I understand why this seems like a good path to take. But it’s bullshit. Violence doesn’t go away because you don’t believe in it. And like it or not, it’s one of the few constants in human history: people always end up hurting and killing other people. It’s only a matter of time.
Mind you, I’m not saying we should all buy guns and shoot at anything that moves and vaguely looks like a threat. But as things are now, becoming a nation of neutered adults, I don’t think that’s the solution either.
Nature is cruel.
There’s a mindset I’ve seen cropping up more and more in the last few years. Last week’s conversation with somebody illustrated it well.
She remarked that it wasn’t fair how the small house sparrows got their food taken away by the big-ass crows. The crows always attacked them for the food she left out in the garden and never, ever lost that fight. We talked a bit about the way nature works and it struck me that I seemed to be in a different dimension than her: I don’t expect nature to be fair. I also don’t hate it or get angry at it. Nature just is. A hurricane doesn’t care whose house it levels. A tsunami doesn’t give a damn who it drowns.
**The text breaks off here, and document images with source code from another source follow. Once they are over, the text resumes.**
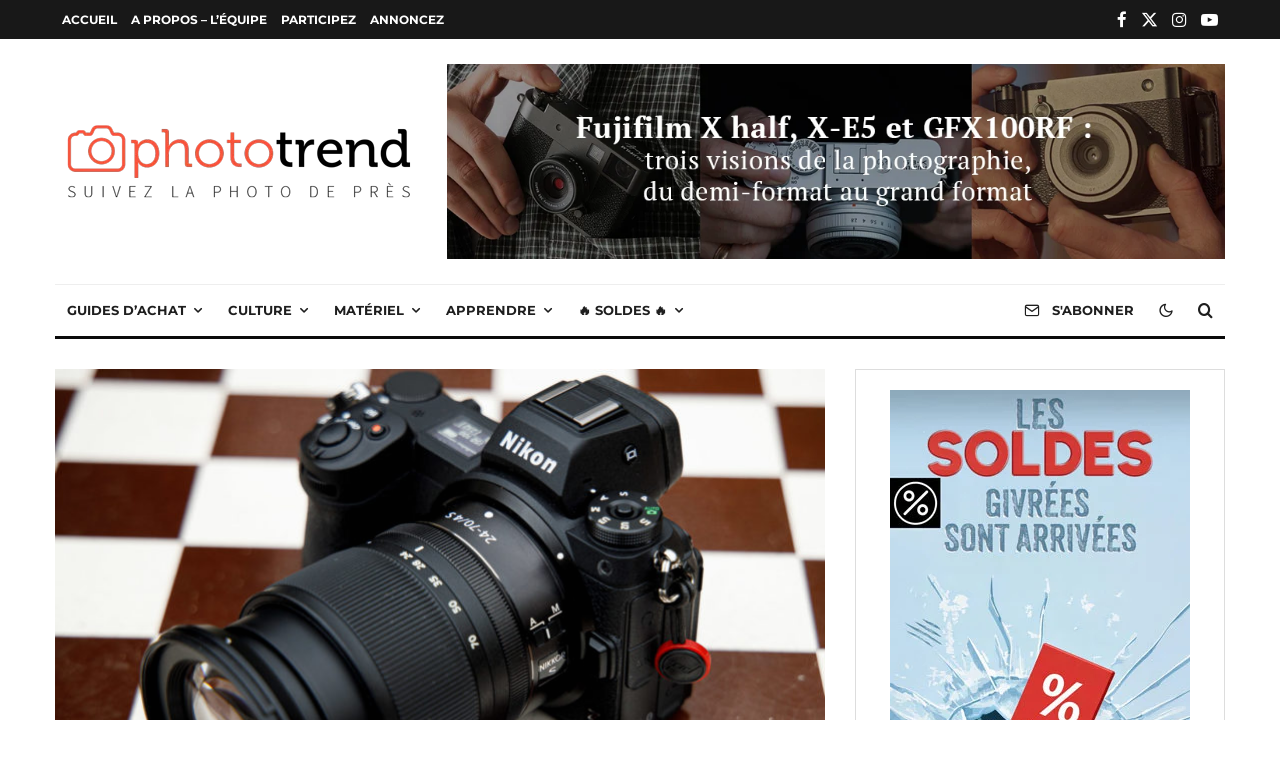

--- FILE ---
content_type: text/html; charset=utf-8
request_url: https://www.google.com/recaptcha/api2/aframe
body_size: 265
content:
<!DOCTYPE HTML><html><head><meta http-equiv="content-type" content="text/html; charset=UTF-8"></head><body><script nonce="jdHc0nB1usWa1816mkN7bQ">/** Anti-fraud and anti-abuse applications only. See google.com/recaptcha */ try{var clients={'sodar':'https://pagead2.googlesyndication.com/pagead/sodar?'};window.addEventListener("message",function(a){try{if(a.source===window.parent){var b=JSON.parse(a.data);var c=clients[b['id']];if(c){var d=document.createElement('img');d.src=c+b['params']+'&rc='+(localStorage.getItem("rc::a")?sessionStorage.getItem("rc::b"):"");window.document.body.appendChild(d);sessionStorage.setItem("rc::e",parseInt(sessionStorage.getItem("rc::e")||0)+1);localStorage.setItem("rc::h",'1768720365671');}}}catch(b){}});window.parent.postMessage("_grecaptcha_ready", "*");}catch(b){}</script></body></html>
People are apparently so unaccustomed to nature tearing them a new one that they believe it shouldn’t happen at all. Our society has come to the point that it can handle pretty much any attack from nature. Not as in withstanding it 100% but at the very least mitigate the effects and for sure, clean up and rebuild afterwards. When nature suddenly strikes and there’s nothing you can do, it can be frightening if you’ve lived in that fantasy world where earthquakes and floods are things that only happen to other people, in far away countries.
Again, there’s this theme of not taking responsibility and believing (however erroneously) that “It can’t happen to me!” which brings everything back full circle with the original article.
I agree with the author. People no longer have realistic ideas about violence because they don’t know what it is to fight or defend yourself. As a result, they make bad decisions or take the wrong course of action and eventually end up in a violent situation. They don’t know what to do then and mess up. Afterwards, they are shattered and traumatized by the event. Because nobody else understands violence either, they can’t really talk about it and it feels even worse.
The root cause I see here is refusing to take responsibility for your own actions and safety along with a refusal to accept that reality and life are larger than your little neck of the woods. Somehow, a lot of people have lost track of that and this article reminds us that it didn’t used to be like this.
We can argue about what caused all this or we can move on and try to fix it. Me, I vote for the latter. Which is why I teach my children how to defend themselves and explain to them how there are also bad people in this world. I also don’t expect anybody to solve my problems for me. If I dig myself into a pit, I’ll claw out of it myself.
There’s nothing heroic or special about this. It’s the way people should behave IMO. You don’t get an applause or a cookie for doing what you were supposed to do in the first place. I guess some people need to get punched in the face more often before they learn that lesson.
UPDATE: A few people pointed to some inflammatory statements of the author in that original article. I understand your point but that wasn’t what I am talking about here. I also don’t agree with everything he wrote (not by a long shot) but some of his points are spot on in my opinion. I tried to give my own perspective on those here on my blog. No more, no less.